PUCODIs have been paid to take account of the fact that the occupational pension scheme is only responsible for providing limited indexation on the extra amounts gained by the individual for postponing their private pension - the GMP increments. Schemes are not required to provide any indexation on GMP increments accrued between 1978 and 1988, but must provide indexation at the rate of the general level of prices, capped at 3%, on GMPs accrued between 1988 and 1997. (The measure of general prices has now changed from the retail prices index (RPI) to the consumer prices index (CPI).) As a result, the state indexes any GMP increments at the rate of the RPI/CPI for any 1978 to 1988 accruals, and in the event that RPI/CPI exceeds 3% for accruals between 1988 and 1997.

PUCODIs do not apply to any periods of contracted-out employment after April 1997. It should be noted, however, that awards of such PUCODIs that have already been made and are in payment will not be affected.

Consolidation of second-tier pension

The Act provides for the consolidation of additional state pension (the state earnings related pension or the state second pension) to provide a single flat-rate pension. The flat rate replaces bands of different rates of earnings-related accrual. Consolidation will have no impact on a person's overall state pension income over the course of his or her retirement, but can affect the income flow for those who have been contracted out.

*Stored rows*.

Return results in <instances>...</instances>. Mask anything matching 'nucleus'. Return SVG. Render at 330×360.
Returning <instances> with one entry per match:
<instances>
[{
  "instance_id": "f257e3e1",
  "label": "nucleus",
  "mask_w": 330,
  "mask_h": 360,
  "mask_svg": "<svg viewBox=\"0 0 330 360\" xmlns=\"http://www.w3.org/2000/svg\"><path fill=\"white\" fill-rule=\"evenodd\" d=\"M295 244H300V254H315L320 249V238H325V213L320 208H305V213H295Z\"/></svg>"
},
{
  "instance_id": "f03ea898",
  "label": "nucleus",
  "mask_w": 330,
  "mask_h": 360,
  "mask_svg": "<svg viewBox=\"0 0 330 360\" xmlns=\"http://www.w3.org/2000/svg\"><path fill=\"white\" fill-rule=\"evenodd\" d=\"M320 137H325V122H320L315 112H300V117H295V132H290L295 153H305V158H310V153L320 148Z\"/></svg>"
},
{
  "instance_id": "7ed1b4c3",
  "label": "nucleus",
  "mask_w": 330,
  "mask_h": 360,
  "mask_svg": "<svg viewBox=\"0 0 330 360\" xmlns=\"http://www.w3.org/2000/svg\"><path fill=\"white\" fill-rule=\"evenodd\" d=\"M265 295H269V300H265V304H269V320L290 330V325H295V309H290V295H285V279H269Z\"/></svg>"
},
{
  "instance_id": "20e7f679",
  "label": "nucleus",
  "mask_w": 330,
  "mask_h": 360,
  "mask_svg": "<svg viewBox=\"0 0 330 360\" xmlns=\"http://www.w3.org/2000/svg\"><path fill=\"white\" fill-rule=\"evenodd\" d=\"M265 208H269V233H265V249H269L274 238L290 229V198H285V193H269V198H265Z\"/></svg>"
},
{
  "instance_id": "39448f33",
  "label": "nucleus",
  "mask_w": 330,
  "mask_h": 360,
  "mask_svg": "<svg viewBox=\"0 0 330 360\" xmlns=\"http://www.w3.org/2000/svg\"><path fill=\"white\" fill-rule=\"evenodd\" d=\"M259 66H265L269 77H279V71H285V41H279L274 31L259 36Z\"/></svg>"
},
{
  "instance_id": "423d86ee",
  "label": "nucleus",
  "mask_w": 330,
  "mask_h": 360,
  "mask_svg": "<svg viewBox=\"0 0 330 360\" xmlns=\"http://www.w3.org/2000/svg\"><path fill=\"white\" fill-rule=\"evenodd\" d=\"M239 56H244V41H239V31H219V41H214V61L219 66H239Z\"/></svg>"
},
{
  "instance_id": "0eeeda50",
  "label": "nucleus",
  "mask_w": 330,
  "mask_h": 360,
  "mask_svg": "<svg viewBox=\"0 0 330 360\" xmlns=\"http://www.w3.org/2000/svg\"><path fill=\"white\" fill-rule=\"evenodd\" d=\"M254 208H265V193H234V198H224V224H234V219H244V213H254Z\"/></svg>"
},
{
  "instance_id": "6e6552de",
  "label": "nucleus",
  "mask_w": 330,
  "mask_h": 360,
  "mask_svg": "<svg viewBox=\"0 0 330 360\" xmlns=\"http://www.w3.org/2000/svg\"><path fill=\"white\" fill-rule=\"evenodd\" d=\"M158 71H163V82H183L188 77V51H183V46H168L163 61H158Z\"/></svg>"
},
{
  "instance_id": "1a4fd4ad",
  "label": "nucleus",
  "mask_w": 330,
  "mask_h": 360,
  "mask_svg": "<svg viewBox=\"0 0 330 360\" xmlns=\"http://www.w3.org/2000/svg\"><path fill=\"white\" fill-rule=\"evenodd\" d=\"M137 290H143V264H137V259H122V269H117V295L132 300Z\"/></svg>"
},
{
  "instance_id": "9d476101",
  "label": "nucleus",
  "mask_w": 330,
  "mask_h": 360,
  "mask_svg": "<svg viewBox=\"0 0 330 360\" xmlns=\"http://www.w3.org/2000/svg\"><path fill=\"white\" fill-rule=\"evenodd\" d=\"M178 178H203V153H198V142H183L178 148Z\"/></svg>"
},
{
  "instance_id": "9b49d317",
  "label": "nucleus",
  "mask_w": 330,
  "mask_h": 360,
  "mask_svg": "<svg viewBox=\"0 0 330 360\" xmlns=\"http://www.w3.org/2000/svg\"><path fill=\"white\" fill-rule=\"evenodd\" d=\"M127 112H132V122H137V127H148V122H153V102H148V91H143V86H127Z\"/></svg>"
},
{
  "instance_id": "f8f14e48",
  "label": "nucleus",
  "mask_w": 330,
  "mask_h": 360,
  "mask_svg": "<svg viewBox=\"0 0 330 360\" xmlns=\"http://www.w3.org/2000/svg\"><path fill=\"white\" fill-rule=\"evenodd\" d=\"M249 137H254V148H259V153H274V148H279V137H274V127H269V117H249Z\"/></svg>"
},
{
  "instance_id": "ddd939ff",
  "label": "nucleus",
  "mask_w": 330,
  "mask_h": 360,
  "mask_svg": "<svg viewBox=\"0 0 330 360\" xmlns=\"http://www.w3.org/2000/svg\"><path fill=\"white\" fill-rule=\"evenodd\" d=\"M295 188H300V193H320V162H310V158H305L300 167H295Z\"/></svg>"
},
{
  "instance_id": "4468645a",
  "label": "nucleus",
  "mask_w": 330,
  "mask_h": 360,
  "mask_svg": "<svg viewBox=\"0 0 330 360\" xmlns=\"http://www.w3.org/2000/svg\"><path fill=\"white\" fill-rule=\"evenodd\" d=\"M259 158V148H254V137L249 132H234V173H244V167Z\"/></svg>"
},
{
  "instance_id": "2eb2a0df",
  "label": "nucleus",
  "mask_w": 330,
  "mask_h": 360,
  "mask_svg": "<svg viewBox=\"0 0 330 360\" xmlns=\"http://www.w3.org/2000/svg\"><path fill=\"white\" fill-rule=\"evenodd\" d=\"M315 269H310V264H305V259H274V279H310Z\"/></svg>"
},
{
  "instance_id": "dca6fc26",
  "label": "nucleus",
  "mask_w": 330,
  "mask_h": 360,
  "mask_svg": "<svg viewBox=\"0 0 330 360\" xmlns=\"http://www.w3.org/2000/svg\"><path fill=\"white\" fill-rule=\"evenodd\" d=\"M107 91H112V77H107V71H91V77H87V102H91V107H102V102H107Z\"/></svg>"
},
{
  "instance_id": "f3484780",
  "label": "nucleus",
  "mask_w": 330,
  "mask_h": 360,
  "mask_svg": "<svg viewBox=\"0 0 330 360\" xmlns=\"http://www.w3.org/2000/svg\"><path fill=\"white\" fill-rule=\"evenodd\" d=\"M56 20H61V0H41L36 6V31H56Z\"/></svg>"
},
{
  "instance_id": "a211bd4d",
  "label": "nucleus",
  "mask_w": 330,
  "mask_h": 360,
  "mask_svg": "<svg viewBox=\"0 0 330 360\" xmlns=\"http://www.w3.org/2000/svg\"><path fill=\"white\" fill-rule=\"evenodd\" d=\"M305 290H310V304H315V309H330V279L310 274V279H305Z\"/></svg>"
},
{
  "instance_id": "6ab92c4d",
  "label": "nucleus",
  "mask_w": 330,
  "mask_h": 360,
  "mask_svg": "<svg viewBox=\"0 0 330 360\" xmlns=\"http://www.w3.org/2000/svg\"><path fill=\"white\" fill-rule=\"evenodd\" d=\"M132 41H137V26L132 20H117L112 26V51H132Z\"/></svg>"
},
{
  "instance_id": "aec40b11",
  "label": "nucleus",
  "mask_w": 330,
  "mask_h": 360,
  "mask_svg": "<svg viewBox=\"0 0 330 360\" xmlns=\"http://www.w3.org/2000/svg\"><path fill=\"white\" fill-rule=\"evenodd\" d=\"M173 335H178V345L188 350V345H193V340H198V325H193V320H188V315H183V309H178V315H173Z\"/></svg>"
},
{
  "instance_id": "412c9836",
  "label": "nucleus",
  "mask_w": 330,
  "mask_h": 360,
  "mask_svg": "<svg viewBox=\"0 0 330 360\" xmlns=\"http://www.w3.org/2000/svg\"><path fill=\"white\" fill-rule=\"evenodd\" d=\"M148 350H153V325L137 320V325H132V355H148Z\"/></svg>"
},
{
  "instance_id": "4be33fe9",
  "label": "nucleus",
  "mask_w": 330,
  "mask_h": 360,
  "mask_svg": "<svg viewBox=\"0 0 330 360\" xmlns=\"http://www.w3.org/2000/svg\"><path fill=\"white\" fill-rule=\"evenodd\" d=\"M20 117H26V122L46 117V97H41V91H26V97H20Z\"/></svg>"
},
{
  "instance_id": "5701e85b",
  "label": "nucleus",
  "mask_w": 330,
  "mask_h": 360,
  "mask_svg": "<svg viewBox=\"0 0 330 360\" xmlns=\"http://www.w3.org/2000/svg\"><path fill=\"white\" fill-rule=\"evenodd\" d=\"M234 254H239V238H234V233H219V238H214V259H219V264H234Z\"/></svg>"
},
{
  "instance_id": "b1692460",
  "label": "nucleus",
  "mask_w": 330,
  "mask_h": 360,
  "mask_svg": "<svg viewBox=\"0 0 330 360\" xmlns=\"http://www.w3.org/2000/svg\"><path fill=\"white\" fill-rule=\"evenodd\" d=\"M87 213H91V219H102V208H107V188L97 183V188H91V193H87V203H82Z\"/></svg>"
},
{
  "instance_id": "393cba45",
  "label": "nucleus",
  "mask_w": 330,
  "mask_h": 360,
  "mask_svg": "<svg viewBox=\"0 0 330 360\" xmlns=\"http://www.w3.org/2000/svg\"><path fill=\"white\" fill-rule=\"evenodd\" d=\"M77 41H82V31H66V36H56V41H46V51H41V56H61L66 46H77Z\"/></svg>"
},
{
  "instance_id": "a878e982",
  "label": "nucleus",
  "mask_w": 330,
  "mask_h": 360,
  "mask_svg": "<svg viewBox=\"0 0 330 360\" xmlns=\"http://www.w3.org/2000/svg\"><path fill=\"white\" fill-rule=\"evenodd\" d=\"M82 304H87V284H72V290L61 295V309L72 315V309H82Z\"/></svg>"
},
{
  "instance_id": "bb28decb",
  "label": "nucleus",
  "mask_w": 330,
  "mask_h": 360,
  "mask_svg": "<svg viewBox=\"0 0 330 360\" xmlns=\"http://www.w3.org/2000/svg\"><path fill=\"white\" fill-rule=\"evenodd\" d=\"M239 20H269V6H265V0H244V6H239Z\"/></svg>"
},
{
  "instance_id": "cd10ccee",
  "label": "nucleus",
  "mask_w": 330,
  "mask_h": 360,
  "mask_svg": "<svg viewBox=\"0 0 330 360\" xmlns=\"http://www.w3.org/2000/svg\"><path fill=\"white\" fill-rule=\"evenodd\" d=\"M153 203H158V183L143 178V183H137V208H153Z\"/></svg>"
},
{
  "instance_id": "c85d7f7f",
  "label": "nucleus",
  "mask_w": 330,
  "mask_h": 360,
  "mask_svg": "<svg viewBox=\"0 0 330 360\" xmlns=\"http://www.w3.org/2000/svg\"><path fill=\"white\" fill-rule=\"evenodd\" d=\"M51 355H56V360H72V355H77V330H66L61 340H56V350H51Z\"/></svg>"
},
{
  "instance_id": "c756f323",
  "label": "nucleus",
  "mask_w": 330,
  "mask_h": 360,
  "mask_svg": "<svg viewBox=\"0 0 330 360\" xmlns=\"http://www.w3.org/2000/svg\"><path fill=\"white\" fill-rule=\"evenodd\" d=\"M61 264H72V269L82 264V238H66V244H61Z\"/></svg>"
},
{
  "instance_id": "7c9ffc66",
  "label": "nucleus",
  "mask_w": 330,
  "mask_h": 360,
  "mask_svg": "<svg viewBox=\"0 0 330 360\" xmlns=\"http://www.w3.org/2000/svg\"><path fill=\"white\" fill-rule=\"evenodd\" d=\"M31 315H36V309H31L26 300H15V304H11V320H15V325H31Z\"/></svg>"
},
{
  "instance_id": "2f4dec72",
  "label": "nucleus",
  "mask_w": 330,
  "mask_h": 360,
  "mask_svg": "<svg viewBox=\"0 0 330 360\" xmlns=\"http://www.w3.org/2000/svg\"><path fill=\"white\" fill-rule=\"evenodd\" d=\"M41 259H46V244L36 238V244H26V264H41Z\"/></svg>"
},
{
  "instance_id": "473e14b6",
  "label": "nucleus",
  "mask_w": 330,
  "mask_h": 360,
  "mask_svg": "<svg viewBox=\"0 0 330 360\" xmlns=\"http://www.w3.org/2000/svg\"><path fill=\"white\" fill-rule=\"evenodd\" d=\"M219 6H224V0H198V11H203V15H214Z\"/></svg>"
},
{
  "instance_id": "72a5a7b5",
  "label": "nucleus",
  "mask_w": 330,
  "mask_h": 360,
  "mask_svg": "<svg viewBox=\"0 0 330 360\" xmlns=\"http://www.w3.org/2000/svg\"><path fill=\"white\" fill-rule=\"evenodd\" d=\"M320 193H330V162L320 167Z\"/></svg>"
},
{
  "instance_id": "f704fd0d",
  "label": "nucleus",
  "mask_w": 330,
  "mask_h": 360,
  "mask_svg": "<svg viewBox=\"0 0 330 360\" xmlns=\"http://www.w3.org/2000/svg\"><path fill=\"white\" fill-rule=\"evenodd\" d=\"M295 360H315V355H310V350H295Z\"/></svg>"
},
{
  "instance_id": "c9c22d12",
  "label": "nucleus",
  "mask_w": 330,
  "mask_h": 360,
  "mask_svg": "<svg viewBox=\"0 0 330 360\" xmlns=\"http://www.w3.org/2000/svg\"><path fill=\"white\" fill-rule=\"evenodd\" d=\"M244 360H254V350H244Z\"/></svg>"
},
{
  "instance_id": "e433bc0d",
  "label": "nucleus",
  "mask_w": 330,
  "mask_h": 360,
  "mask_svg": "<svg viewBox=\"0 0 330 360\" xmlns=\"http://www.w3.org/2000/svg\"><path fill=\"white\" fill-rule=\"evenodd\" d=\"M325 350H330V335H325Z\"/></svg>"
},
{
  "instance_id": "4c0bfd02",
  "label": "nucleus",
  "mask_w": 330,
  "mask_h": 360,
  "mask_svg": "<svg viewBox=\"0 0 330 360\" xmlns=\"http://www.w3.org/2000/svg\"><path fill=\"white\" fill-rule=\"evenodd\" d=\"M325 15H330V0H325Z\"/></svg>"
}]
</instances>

---

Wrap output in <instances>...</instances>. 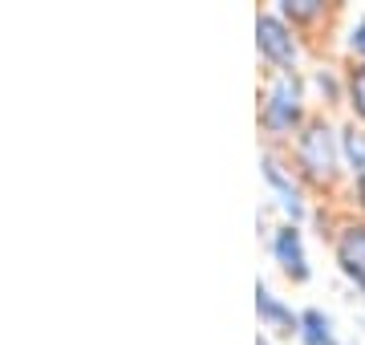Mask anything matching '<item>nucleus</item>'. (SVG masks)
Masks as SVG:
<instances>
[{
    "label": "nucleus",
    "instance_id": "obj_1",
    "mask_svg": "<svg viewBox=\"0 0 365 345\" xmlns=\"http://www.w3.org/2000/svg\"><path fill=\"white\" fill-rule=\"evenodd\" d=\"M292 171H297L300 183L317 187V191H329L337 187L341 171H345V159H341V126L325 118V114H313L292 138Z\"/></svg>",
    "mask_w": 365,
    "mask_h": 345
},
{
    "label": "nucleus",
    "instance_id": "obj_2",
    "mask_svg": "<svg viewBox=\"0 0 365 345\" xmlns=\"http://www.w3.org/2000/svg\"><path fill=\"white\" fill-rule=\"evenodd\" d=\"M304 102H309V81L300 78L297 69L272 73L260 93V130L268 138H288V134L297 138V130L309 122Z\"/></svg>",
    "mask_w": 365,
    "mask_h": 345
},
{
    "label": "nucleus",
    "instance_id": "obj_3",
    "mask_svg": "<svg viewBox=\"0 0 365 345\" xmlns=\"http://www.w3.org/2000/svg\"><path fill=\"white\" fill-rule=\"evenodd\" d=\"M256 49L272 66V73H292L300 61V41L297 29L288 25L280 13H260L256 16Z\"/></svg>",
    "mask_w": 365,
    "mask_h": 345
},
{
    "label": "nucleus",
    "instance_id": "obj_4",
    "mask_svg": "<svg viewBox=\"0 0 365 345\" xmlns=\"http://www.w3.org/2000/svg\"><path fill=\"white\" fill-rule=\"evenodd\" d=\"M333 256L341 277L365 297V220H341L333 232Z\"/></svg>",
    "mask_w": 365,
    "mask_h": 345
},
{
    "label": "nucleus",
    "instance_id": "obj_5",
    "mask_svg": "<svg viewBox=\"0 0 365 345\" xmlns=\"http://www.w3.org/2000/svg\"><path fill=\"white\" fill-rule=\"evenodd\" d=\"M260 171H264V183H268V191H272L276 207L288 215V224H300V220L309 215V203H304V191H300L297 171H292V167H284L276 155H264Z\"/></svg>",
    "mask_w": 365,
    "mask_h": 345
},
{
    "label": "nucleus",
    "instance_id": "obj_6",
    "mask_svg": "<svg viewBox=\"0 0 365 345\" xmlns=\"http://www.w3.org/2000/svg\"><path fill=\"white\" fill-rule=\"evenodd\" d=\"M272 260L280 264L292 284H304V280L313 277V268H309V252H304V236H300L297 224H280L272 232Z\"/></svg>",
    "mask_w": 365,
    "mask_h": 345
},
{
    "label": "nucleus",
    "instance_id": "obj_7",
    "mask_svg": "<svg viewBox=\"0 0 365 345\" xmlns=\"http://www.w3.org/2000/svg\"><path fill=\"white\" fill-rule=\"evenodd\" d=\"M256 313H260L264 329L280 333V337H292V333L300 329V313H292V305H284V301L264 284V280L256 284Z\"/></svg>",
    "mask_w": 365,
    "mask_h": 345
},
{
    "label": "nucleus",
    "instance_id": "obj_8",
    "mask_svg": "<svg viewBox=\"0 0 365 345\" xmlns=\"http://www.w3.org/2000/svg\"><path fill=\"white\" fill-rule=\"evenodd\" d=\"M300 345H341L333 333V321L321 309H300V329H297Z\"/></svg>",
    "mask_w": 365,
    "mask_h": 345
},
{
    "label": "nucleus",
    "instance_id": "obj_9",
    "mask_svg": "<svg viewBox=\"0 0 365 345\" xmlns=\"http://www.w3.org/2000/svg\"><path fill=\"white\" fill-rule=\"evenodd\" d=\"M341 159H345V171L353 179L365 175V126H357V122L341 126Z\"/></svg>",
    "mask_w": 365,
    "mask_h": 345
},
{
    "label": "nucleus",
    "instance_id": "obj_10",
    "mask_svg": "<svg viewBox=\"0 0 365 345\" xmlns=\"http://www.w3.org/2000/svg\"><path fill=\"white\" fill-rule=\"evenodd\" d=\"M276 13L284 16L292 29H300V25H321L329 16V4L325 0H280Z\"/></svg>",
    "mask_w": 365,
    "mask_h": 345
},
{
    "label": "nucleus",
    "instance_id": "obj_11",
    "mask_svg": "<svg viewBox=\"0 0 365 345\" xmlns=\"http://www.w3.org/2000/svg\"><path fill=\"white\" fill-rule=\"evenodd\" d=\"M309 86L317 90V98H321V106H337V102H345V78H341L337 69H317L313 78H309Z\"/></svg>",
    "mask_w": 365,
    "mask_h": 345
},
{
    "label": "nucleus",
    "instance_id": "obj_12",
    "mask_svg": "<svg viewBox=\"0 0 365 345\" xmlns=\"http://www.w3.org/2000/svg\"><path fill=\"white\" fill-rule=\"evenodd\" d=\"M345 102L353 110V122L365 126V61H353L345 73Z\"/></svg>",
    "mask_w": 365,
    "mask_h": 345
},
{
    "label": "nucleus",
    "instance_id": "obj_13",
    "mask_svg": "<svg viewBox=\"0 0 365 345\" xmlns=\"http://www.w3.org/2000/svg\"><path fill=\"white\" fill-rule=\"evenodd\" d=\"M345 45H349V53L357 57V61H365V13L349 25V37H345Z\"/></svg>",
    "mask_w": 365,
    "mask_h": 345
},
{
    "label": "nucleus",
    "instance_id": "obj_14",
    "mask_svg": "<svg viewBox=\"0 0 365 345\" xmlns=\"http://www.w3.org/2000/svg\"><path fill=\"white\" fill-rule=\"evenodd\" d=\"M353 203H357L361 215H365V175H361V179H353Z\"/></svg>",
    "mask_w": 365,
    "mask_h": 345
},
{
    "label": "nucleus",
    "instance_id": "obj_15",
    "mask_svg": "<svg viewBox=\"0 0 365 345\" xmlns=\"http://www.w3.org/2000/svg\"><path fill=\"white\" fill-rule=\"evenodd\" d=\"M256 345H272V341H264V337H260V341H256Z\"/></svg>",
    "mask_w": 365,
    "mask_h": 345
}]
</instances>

*Given task A*.
Decide whether each statement below agrees with the pensions text. For each, answer yes or no and quote the words from the pensions text that decide it.
(i) Occupational pension schemes must provide indexation on GMP increments accrued between 1978 and 1988.
(ii) PUCODIs do not apply to periods of contracted-out employment after April 1997.
(iii) Consolidation of additional state pension will lower a person's overall state pension income over the course of retirement.
*Given task B*. Reproduce, word for word, the stretch of the pensions text from "PUCODIs do not" through "been contracted out.".
*Given task C*. Go on with the pensions text, starting after its last sentence.

*Expected answer A*.
(i) No: "Schemes are not required to provide any indexation on GMP increments accrued between 1978 and 1988"
(ii) Yes: "PUCODIs do not apply to any periods of contracted-out employment after April 1997."
(iii) No: "Consolidation will have no impact on a person's overall state pension income over the course of his or her retirement"

*Expected answer B*.
PUCODIs do not apply to any periods of contracted-out employment after April 1997. It should be noted, however, that awards of such PUCODIs that have already been made and are in payment will not be affected.

Consolidation of second-tier pension

The Act provides for the consolidation of additional state pension (the state earnings related pension or the state second pension) to provide a single flat-rate pension. The flat rate replaces bands of different rates of earnings-related accrual. Consolidation will have no impact on a person's overall state pension income over the course of his or her retirement, but can affect the income flow for those who have been contracted out.

*Expected answer C*.
In payment, contracted-out pension rights are offset against additional state pension entitlement built up before 1997, meaning a number of individuals gain additional state pension for that period at some time after state pension age. This is because differences in the way private pension schemes increase rights in accrual and pensions in payment, compared with the state scheme, can mean that at SPA a person's additional state pension entitlement for that period might be small, or non-existent, but increase later on in retirement.

Under consolidation, actuarial factors would be applied to a person's contracted-out pension rights in order to smooth the disparities in entitlement that occur during retirement. This is likely to affect around 11 million people who built up contracted-out pension rights between 1978 and 1997. As a result, there are short-term costs to the Exchequer associated with consolidation, in that some additional state pension entitlement for the pre-1997 period would be brought forward to SPA to smooth income over retirement.

Indexation and revaluation for occupational schemes

The Act permits the indexation of DB pensions in payment and the revaluation of the deferred pensions of early leavers from DB schemes in line with the CPI rather than the RPI, as the measure of the "general level of prices". In normal circumstances, the CPI is likely to be the lower figure and therefore the Exchequer and sponsoring employers will benefit.

The Act amends the Pension Schemes Act 1993 so pension schemes that provide full, uncapped revaluation of deferred members' preserved pension rights, including GMPs, may do so without referring to the 1993 Act provided that the value of pensions is maintained by reference to the rise in the "general level of prices". This is only possible where scheme rules require benefits to be revalued in this way.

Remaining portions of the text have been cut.